WHAT THIS TASK INVOLVES
Would you output all the lines below precisely as they stand, leaving each picture out?

DATA SUPPLIED

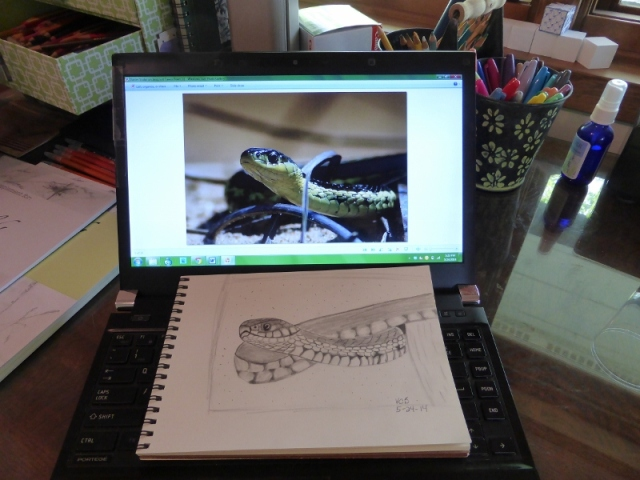 Garter snake sketched from my photo.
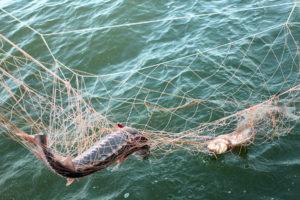 В Запорожском районе поймали браконьера с целой лодкой добычи - ФОТО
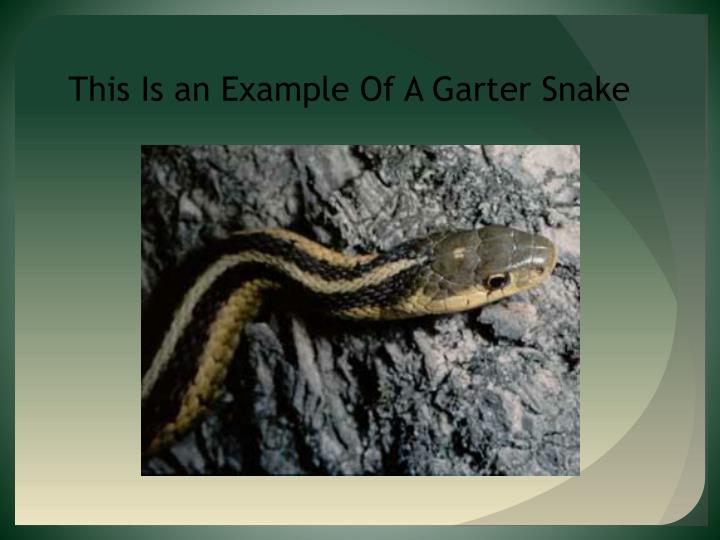 This Is an Example Of A Garter Snake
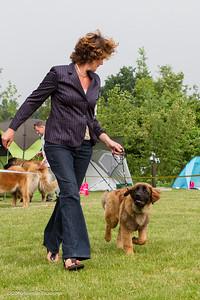 2016_06-12 Leonberger Honden Club Nederland 50 jaar-8366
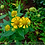 Thumbnail: Dogtooth Daisy - Helenium autumnale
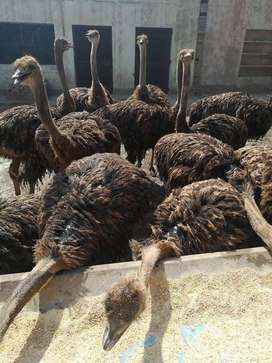 Ostriches, Goats, Sheep, Cattles for sale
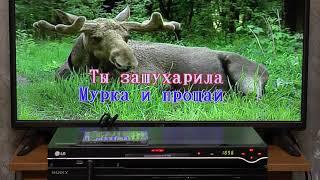 lG DKS-7100 - DVD-караоке система - демонстрация работы и внутреннее устройство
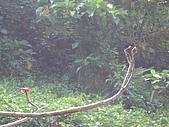 2008.Sep-[高雄茂林] 茂林:02_紅蜻蜓與黑蜻蜓.JPG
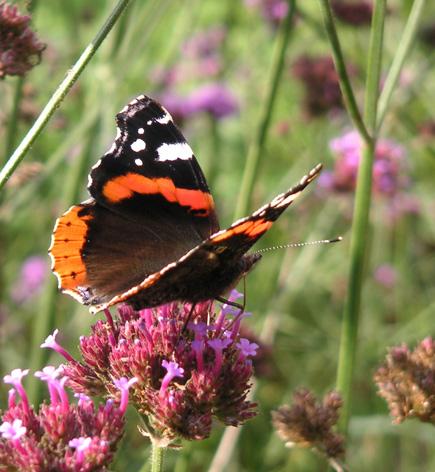 De Atalanta Vlinder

SOLUTION
 Garter snake sketched from my photo.
 В Запорожском районе поймали браконьера с целой лодкой добычи - ФОТО
 This Is an Example Of A Garter Snake
 2016_06-12 Leonberger Honden Club Nederland 50 jaar-8366
 Thumbnail: Dogtooth Daisy - Helenium autumnale
 Ostriches, Goats, Sheep, Cattles for sale
 lG DKS-7100 - DVD-караоке система - демонстрация работы и внутреннее устройство
 2008.Sep-[高雄茂林] 茂林:02_紅蜻蜓與黑蜻蜓.JPG
 De Atalanta Vlinder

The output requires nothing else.